>>>>>

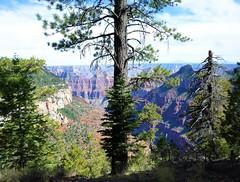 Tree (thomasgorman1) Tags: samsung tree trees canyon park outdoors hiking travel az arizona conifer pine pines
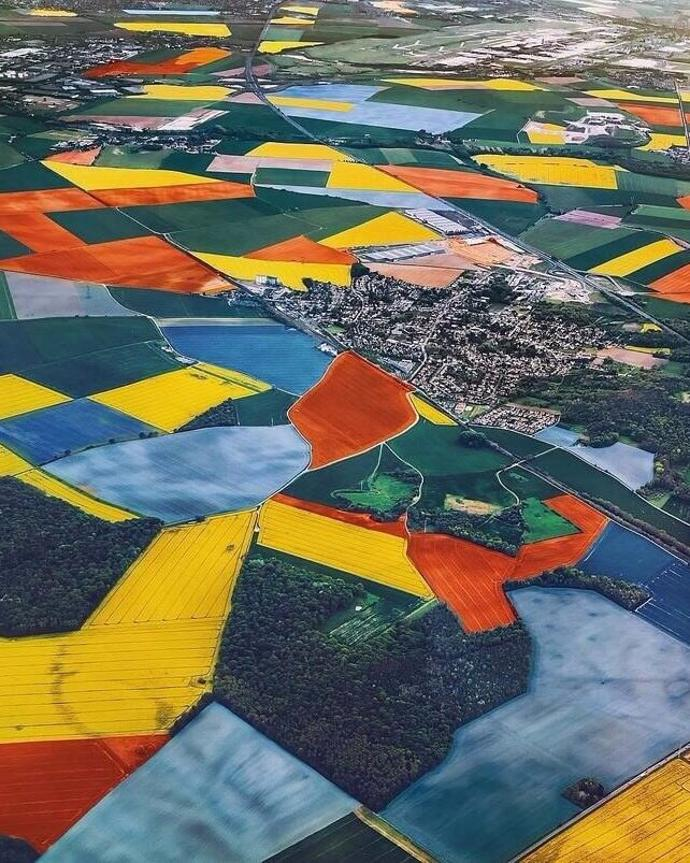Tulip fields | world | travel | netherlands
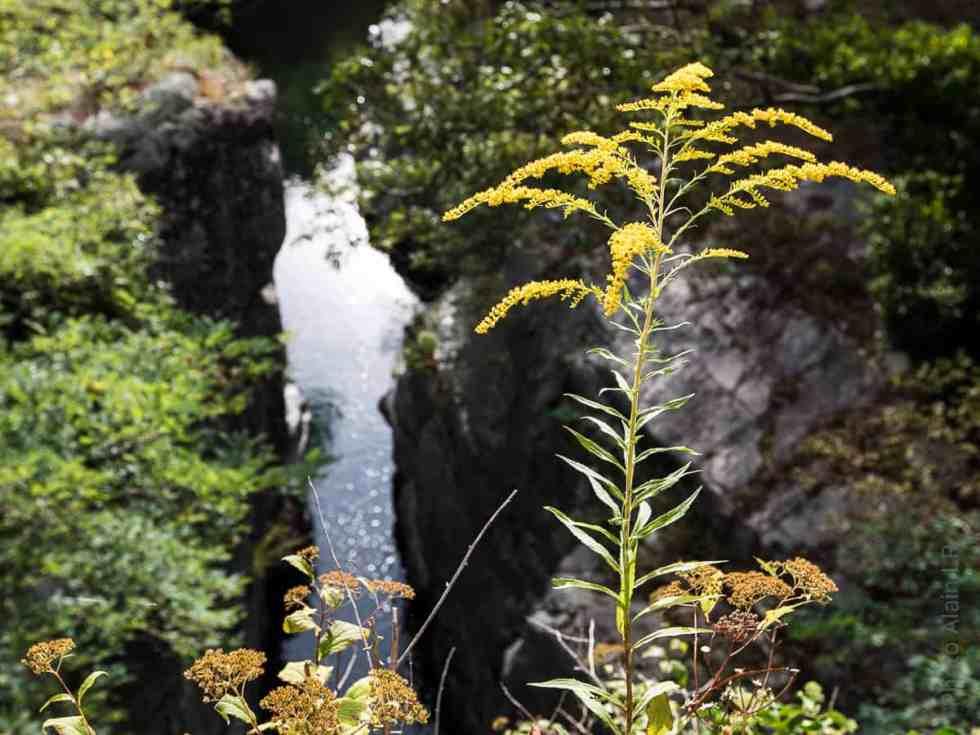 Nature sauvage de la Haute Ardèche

<<<<<

→ Try it: Every line of the material must be reproduced verbatim; the pictures are to be omitted.

→ Reply to the exercise:
 Tree (thomasgorman1) Tags: samsung tree trees canyon park outdoors hiking travel az arizona conifer pine pines
Tulip fields | world | travel | netherlands
 Nature sauvage de la Haute Ardèche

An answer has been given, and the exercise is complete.